:: EXTRACT TO READ ::

···

Palestinians carry aid supplies which they received from the U.S.-backed Gaza Humanitarian Foundation, in the central Gaza Strip, May 29, 2025. REUTERS/Ramadan Abed
Heads you win, tails I lose. That’s how it feels watching the world’s reaction to Israel and America’s new food aid model in Gaza.
For months, Israel was condemned for not letting enough aid in and for blockading aid until the hostages were released. Now that Israel is letting in food directly — but cutting the corrupt United Nations and the Hamas terrorists out of the picture — those same voices are howling even louder.
First, the accusation was: “You’re starving Gaza!” Now, it’s: “You’re weaponizing aid!” and “You’re manipulating Gaza’s hunger!” Heads you win, tails I lose. Damned if you do, damned if you don’t. It’s utterly grotesque.
The images from Gaza tell the real story. Thousands of hungry people, many of them openly and unabashedly critical of Hamas, lining up at distribution points — eager to accept boxes of food from the Gaza Humanitarian Foundation, which is quietly, without fanfare, working with Israeli and American support.
Suddenly, we are witnessing a population that’s been exploited and abandoned by Hamas and used as political pawns by the UN finally ready — and finally able — to challenge their oppressors.

···

Continue the opinion piece on the new food aid model in Gaza, starting right after its last sentence.

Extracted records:
···

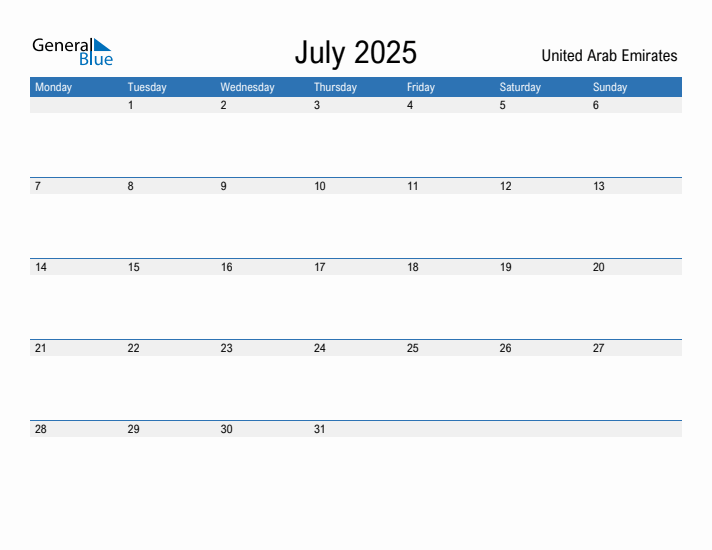 General Blue

July 2025

United Arab Emirates

| Monday | Tuesday | Wednesday | Thursday | Friday | Saturday | Sunday |
|---|---|---|---|---|---|---|
| | 1 | 2 | 3 | 4 | 5 | 6 |
| 7 | 8 | 9 | 10 | 11 | 12 | 13 |
| 14 | 15 | 16 | 17 | 18 | 19 | 20 |
| 21 | 22 | 23 | 24 | 25 | 26 | 27 |
| 28 | 29 | 30 | 31 | | | |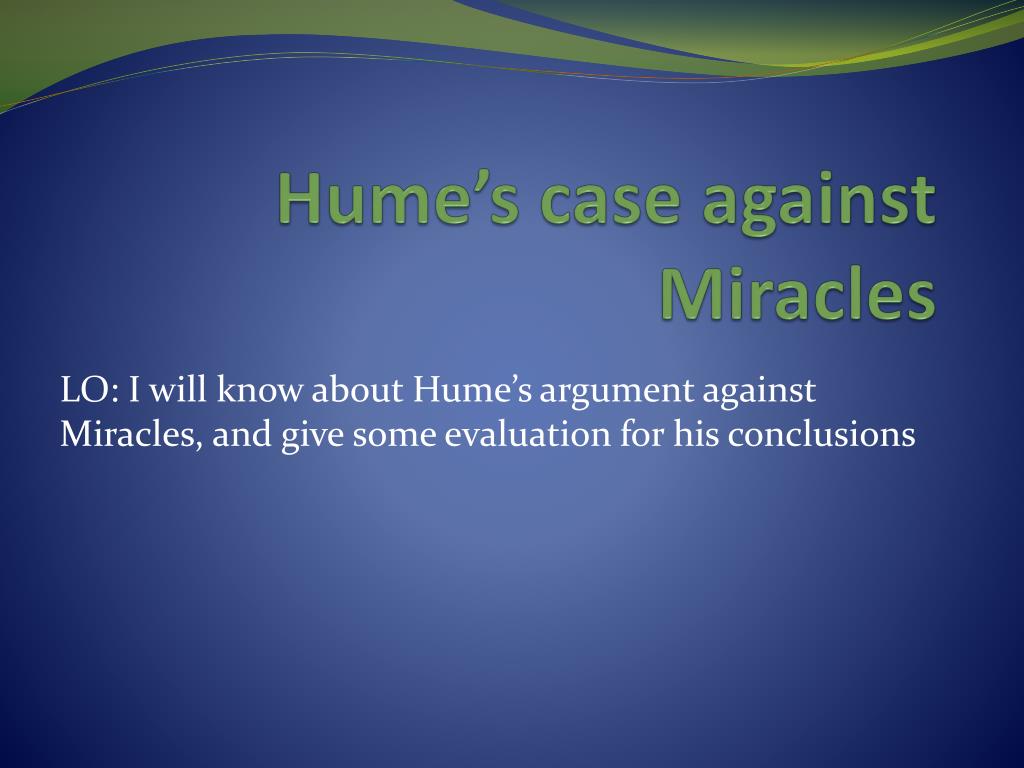 Hume’s case against Miracles

LO: I will know about Hume’s argument against Miracles, and give some evaluation for his conclusions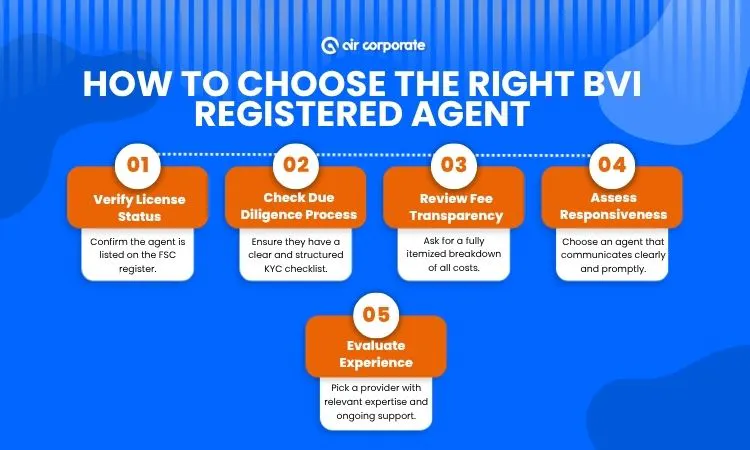 air corporate

HOW TO CHOOSE THE RIGHT BVI REGISTERED AGENT

01
Verify License Status
Confirm the agent is listed on the FSC register.

02
Check Due Diligence Process
Ensure they have a clear and structured KYC checklist.

03
Review Fee Transparency
Ask for a fully itemized breakdown of all costs.

04
Assess Responsiveness
Choose an agent that communicates clearly and promptly.

05
Evaluate Experience
Pick a provider with relevant expertise and ongoing support.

···

:: RESPONSE AREA ::
Yet instead of celebrating this breakthrough, the usual chorus of international do-gooders — all of them card-carrying haters of Israel and America — are up in arms.
The UN leadership is outraged at being usurped from its traditional role as the world’s perpetual busybody. Apparently, if the UN is to be taken at its word, delivering aid outside of Hamas’s control somehow violates humanitarian norms.
Even European diplomats are muttering darkly that this new scheme is some kind of Israeli conspiracy.
And it goes without saying that academics in distant universities are warning about “the instrumentalization of aid for war purposes.” Has anyone in all of history ever uttered something quite so ridiculous? In any event, try telling that to the Gazan father, who eagerly thanked “everyone who helped us” to a reporter on the scene.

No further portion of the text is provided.